How to update a git shallow clone?

Question

Welcome To Ask or Share your Answers For Others

How to update a git shallow clone?

asked Oct 17, 2021 in Technique[技术] by 深蓝 (71.8m points)

How to update a git shallow clone?

Background

(for tl;dr, see #questions below)

I have multiple git repository shallow clones. I'm using shallow clones because it's a lot smaller compared to a deep clone. Each is cloned doing about git clone --single-branch --depth 1 <git-repo-url> <dir-name>.

This works fine, except I don't see how to update it.

When I'm cloning by a tag, update is not meaningful, as a tag is frozen point in time (as I understand it). In this case, if I want to update, this means I want to clone by another tag, so I just rm -rf <dir-name> and clone again.

Things get more complicated when I’ve cloned the HEAD of a master branch then later want to update it.

I tried git pull --depth 1 but although I'm not to push anything to the remote repository, it complains it don’t know who I am.
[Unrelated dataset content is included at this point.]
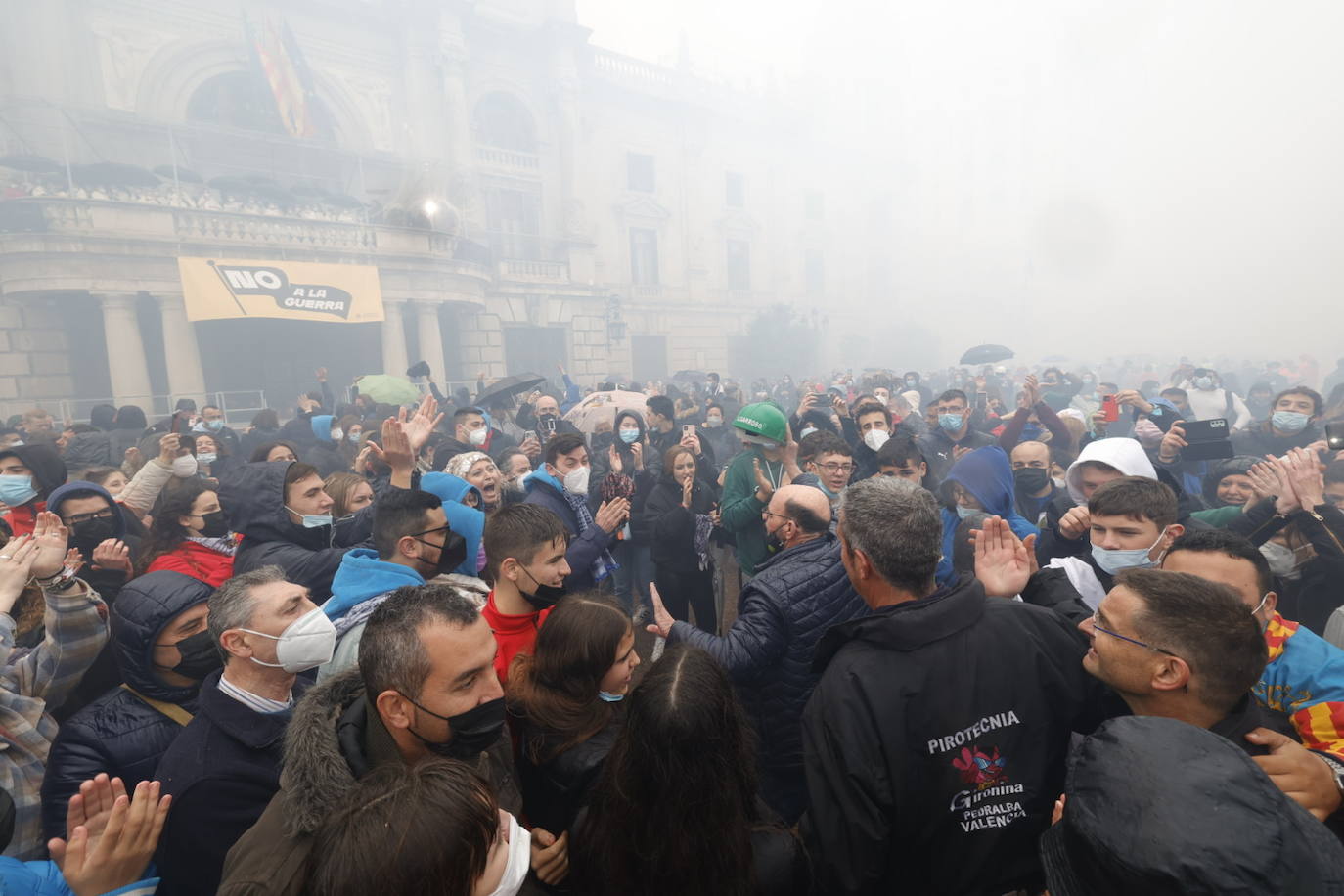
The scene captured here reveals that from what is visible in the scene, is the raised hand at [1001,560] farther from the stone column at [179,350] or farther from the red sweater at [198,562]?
the stone column at [179,350]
I tried git fetch --depth 1, but although it seems to update something, I checked it is not up to date (some files on the remote repository have a different content than the ones on my clone).

After https://stackoverflow.com/a/20508591/279335 , I tried git fetch --depth 1; git reset --hard origin/master, but two things: first I don't understand why git reset is needed, second, although the files seems to be up to date, some old files remains, and git clean -df does not delete these files.

Questions

Let a clone created with git clone --single-branch --depth 1 <git-repo-url> <dir-name>. How to update it to achieve the same result as rm -rf <dir-name>; git clone --single-branch --depth 1 <git-repo-url> <dir-name>? Or is rm -rf <dir-name> and clone again the only way?

Note

This is not a duplicate of How to update a shallow cloned submodule without increasing main repo size , as the answer does not fulfil my expectations and I'm using simple repositories, not sub?modules (which I don't know about).

See Question&Answers more detail:os

与恶龙缠斗过久,自身亦成为恶龙；凝视深渊过久,深渊将回以凝视…

1 Answer

深蓝 · Answer 1 · 2021-10-16T23:52:12+0000

TL;DR

Given that you have an existing --depth 1 repository cloned from branch B and you'd like Git to act as if you removed and re-cloned, you can use this sequence of commands:

git fetch --depth 1
git reset --hard origin/B
git clean -dfx

(e.g., git reset --hard origin/master—I cannot put italics in the code-literal section above). You should be able to do the git clean step at any point before or after the other two commands, but the git reset must come after the git fetch.

Long

[slightly reworded and formatted] Given a clone created with git clone --single-branch --depth 1 url directory, how can I update it to achieve the same result as rm -rf directory; git clone --single-branch --depth 1 url directory?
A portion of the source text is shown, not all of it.